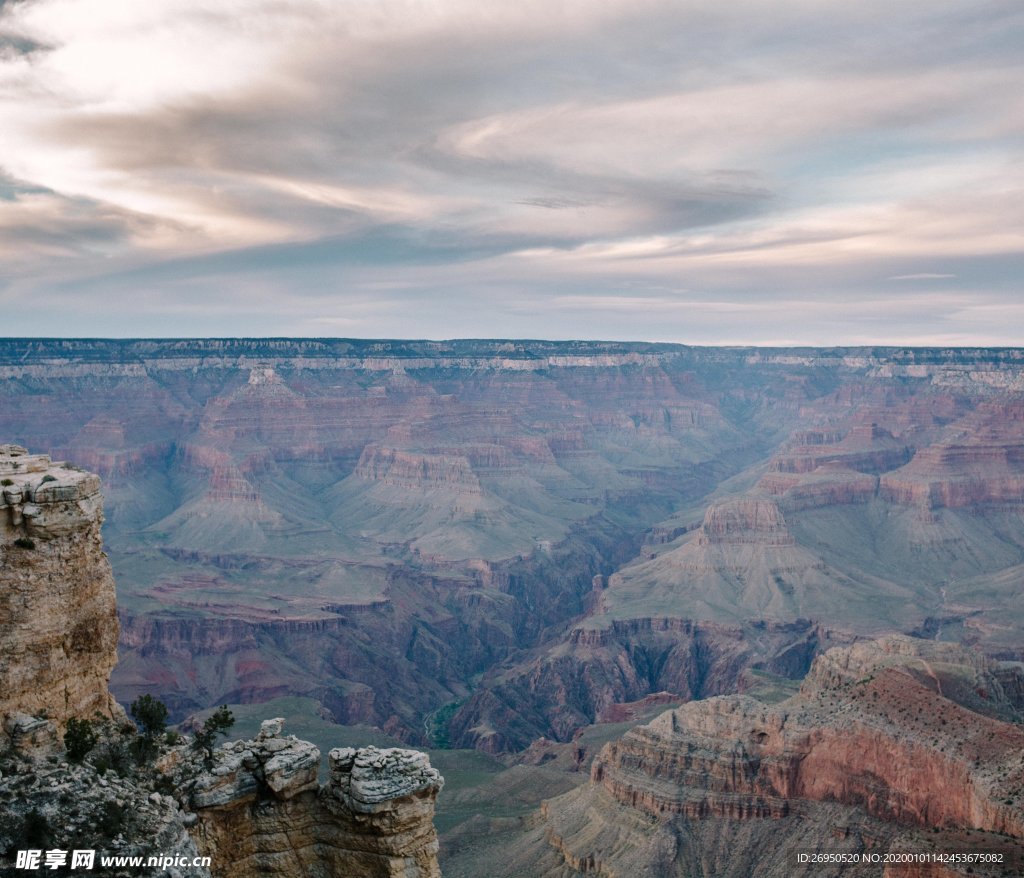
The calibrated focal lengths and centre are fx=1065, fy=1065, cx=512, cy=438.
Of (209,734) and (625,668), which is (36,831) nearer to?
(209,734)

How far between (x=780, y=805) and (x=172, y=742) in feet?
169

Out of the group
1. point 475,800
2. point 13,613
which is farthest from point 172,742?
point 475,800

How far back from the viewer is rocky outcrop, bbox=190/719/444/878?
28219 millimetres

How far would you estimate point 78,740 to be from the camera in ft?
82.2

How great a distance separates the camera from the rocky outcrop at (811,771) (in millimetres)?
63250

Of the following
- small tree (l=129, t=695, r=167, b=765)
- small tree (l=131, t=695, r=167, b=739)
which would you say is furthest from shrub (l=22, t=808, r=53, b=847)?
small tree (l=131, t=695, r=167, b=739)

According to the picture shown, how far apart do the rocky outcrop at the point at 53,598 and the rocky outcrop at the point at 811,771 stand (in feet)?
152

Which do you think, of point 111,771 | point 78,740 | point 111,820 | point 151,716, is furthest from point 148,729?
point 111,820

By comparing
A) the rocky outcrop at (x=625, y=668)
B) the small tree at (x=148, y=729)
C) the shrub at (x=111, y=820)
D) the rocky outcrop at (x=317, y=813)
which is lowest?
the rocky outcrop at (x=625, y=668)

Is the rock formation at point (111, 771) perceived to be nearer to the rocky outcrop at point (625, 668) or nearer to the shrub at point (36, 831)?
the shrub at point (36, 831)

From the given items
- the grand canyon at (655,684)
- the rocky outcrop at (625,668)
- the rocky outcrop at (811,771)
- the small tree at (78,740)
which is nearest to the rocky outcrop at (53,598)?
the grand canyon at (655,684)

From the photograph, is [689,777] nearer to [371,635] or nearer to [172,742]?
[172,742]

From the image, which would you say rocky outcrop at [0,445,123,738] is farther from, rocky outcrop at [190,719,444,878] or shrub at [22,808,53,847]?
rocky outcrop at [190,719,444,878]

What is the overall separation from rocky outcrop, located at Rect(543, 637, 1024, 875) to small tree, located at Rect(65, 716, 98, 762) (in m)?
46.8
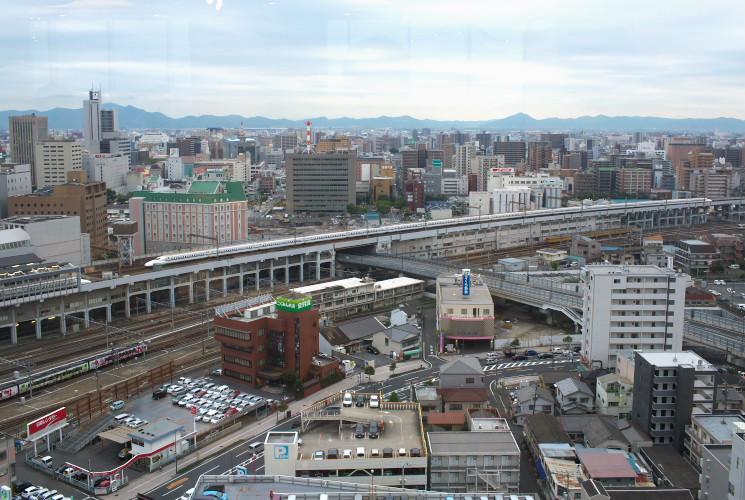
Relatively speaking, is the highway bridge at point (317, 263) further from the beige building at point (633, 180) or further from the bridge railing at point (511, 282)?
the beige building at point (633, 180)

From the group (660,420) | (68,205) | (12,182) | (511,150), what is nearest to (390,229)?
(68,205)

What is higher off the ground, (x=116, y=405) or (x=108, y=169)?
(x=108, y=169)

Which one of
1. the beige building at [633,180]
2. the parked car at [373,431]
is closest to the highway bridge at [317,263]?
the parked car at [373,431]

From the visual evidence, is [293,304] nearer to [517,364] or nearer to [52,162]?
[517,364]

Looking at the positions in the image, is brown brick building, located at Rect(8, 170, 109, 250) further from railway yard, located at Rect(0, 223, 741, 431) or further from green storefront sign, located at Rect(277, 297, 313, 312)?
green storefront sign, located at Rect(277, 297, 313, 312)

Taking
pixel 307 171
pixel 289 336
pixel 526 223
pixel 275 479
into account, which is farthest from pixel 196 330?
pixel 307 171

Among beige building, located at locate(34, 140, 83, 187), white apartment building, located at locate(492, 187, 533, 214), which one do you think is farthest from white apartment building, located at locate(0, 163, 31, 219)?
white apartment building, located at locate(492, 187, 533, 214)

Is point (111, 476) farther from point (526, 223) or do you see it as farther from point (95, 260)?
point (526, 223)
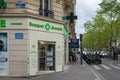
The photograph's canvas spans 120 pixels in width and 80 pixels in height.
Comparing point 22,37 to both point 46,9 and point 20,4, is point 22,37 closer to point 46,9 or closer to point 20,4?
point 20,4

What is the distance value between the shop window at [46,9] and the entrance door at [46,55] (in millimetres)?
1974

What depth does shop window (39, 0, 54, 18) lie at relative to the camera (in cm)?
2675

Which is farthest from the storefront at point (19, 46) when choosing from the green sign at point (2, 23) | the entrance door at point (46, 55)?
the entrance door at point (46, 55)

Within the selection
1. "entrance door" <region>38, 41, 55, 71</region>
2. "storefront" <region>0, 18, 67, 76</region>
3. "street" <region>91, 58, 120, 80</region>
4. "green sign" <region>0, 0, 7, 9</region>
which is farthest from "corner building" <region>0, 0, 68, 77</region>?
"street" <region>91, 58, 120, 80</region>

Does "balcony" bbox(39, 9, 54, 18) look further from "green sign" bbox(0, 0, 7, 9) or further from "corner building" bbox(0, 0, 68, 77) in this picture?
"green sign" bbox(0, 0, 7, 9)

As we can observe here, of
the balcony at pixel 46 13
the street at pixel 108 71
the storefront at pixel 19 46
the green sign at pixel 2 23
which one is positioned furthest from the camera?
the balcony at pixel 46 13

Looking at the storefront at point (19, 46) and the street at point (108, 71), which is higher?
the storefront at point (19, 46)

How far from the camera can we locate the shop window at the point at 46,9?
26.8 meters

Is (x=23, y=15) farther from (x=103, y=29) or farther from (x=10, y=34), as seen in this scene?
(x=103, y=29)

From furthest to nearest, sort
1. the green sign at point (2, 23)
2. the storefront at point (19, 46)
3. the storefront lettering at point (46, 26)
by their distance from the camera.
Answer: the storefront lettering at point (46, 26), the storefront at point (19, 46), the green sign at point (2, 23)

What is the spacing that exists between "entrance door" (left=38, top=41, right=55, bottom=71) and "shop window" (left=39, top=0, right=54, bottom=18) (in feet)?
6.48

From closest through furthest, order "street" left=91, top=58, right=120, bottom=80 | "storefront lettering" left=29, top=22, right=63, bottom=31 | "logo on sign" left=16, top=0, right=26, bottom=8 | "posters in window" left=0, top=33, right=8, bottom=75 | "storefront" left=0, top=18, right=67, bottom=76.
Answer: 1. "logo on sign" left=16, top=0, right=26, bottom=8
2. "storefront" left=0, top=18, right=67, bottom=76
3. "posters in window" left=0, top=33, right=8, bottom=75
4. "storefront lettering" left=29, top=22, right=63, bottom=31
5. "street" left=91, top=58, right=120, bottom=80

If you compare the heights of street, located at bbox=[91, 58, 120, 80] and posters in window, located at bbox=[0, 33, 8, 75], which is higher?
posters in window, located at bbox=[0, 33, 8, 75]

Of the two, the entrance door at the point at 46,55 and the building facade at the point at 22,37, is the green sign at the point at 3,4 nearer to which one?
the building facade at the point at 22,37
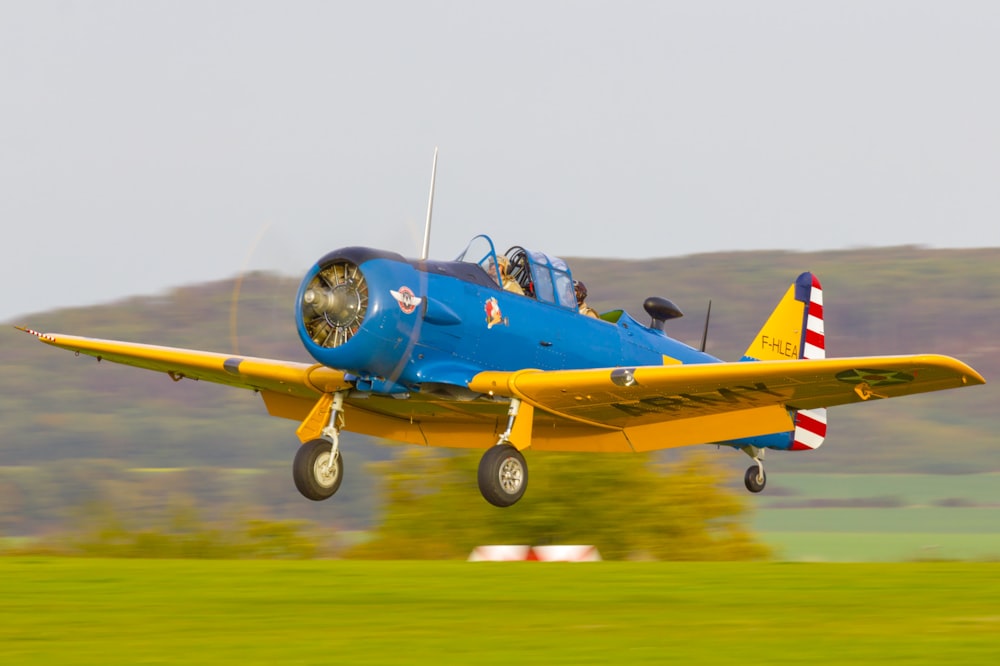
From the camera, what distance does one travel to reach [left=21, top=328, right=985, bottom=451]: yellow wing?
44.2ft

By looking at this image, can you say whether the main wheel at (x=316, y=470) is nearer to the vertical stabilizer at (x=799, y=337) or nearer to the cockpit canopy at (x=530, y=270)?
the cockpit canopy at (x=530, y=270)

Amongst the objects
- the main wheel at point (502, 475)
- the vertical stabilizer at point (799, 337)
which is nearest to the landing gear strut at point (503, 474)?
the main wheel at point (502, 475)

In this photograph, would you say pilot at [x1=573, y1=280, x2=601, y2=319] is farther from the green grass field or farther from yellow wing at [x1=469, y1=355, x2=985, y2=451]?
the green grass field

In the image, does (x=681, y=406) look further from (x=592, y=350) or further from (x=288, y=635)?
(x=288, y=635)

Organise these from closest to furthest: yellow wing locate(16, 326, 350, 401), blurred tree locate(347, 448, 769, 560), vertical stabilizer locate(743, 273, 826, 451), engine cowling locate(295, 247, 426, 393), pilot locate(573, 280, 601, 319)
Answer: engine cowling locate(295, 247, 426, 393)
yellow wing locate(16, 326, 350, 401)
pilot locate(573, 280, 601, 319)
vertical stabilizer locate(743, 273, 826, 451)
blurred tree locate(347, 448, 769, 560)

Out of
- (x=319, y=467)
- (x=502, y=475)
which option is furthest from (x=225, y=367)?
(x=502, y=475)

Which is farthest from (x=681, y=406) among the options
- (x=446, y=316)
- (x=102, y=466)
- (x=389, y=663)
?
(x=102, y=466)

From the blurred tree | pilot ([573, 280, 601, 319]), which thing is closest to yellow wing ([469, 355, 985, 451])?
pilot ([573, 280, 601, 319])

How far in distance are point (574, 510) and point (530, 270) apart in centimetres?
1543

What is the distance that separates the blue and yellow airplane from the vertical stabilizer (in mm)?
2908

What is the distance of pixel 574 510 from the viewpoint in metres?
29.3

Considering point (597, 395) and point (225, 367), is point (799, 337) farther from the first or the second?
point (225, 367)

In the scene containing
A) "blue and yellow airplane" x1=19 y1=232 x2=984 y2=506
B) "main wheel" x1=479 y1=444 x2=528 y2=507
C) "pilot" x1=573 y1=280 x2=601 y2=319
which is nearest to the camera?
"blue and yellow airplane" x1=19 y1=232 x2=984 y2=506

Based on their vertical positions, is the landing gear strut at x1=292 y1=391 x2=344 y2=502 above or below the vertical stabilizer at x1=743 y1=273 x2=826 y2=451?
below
*****
— Exercise instructions —
Which lines run from the one containing "What is the distance that" to the end of the entries above? Quote exactly those, and only those.

— Answer to this task —
What is the distance that separates the blue and yellow airplane from the vertical stabilizer (in mm)?
2908

What is the distance of pixel 574 510 from the viewpoint in metres?
29.3

Considering point (597, 395) and point (225, 367), is point (799, 337) farther from the first or the second?
point (225, 367)

In the scene containing
A) "blue and yellow airplane" x1=19 y1=232 x2=984 y2=506
B) "main wheel" x1=479 y1=444 x2=528 y2=507
C) "pilot" x1=573 y1=280 x2=601 y2=319
which is nearest to the camera?
"blue and yellow airplane" x1=19 y1=232 x2=984 y2=506

Based on their vertical positions, is the landing gear strut at x1=292 y1=391 x2=344 y2=502 above or below the vertical stabilizer at x1=743 y1=273 x2=826 y2=451?
below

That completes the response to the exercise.